Sunday, September 15, 6:15pm

Nashville
Robert Altman, USA, 1975, 160m
When director Robert Altman was in the planning stages of Nashville, he had the actress Louise Fletcher in mind to play Linnea Reese, a gospel singer with two deaf children (the Southern-born Fletcher had been raised by non-hearing parents). Ultimately, though, the role went to Lily Tomlin, who would be nominated for a Best Supporting Actress Oscar for this, her first movie, a panoramic look at the Tennessee capital in the run-up to a presidential primary.
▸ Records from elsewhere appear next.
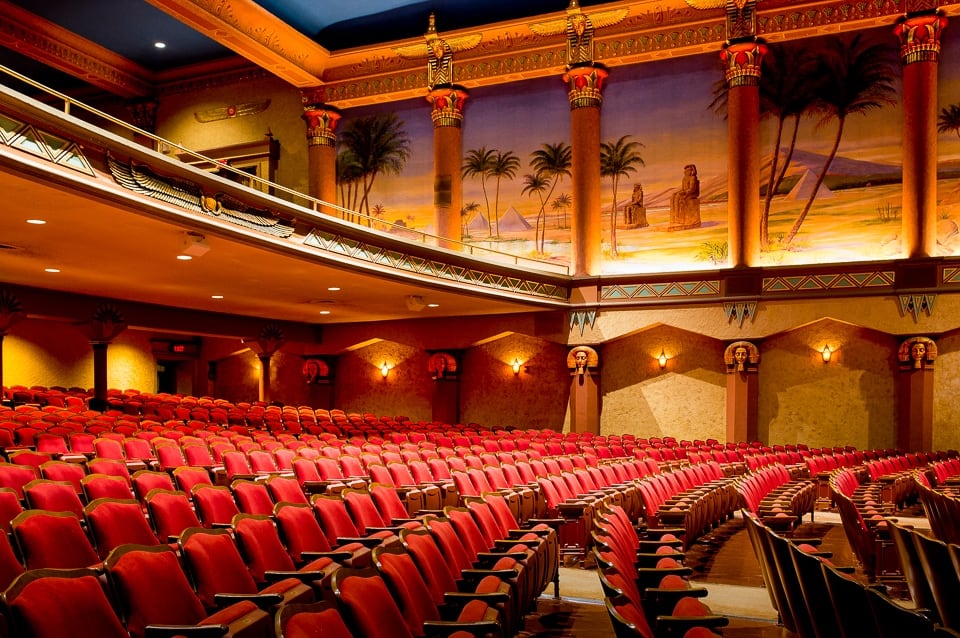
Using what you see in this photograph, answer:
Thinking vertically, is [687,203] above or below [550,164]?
below

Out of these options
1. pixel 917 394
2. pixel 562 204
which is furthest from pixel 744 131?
pixel 917 394

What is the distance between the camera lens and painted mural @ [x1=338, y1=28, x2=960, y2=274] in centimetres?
1326

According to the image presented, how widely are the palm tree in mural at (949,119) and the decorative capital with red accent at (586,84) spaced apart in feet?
17.8

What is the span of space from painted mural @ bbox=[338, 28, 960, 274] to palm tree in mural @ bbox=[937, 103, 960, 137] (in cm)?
2

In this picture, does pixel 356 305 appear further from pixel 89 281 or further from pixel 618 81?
pixel 618 81

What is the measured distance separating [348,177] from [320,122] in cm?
122

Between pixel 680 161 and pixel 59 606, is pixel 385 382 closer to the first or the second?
pixel 680 161

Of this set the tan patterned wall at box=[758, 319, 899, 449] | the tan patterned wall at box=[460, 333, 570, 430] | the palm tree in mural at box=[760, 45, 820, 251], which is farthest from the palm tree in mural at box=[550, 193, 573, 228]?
the tan patterned wall at box=[758, 319, 899, 449]

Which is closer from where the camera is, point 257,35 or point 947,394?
point 947,394

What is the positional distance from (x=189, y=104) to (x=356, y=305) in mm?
7528

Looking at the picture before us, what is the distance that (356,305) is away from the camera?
45.4 ft

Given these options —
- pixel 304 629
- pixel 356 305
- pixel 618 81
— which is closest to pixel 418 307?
pixel 356 305

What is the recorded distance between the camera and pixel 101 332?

Tomlin used what she knew of her parents’ Kentucky roots to make Linnea fully dimensional, and her quiet approach to the role silences the extraordinary chatter around her. Tomlin’s performance alternates between humor, longing, and calm capability. Hers is an unforgettable contribution to what Pauline Kael dubbed “the funniest epic vision of America ever to reach the screen.” The new 4K restoration of Nashville will have a one-week run at Film Forum, September 20-26.
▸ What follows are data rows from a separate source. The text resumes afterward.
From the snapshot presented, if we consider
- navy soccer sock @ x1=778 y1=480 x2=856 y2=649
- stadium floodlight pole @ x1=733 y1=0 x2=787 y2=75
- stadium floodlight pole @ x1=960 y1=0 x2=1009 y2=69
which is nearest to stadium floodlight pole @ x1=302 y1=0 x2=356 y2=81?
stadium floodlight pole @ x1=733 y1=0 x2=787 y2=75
Saturday, September 14, 7:30pm

TVTV Looks at the Oscars + The Quiche of Peace
TVTV, USA, 1976, 59m
Vito Russo, USA, 1983, 4m
Guerilla television outfit TVTV went behind the scenes at the 1976 Academy Awards for this remarkable showbiz meta-documentary, locating the essence of the Oscars by skirting its periphery. We’re privy to nominees like Ronee Blakley and editor Verna Fields preparing for the ceremony and reflecting on the event (Lee Grant, for instance, speaks movingly about the blacklist), plus interviews with adoring fans. Tomlin here is featured in a dual role, as herself, a nominee that year for Nashville, and as one of her most beloved characters, the prim homemaker Mrs. Beasley, who watches the broadcast from her couch in the suburbs and provides a running commentary. Preceded by “The Quiche of Peace,” a sketch for Vito Russo’s pioneering television program Our Time in which Mrs. Beasley visits a gay bar to offer the dish as a symbol of goodwill on behalf of the heterosexual community.
Friday, September 13, 9:00pm

A Conversation with Hilton Als, Lily Tomlin, and Jane Wagner
Writer Hilton Als joins Lily Tomlin and Jane Wagner for a wide-ranging discussion of their work across film, television, and theater, punctuated by selections from some of their most iconic sketches as well as little-seen deep cuts.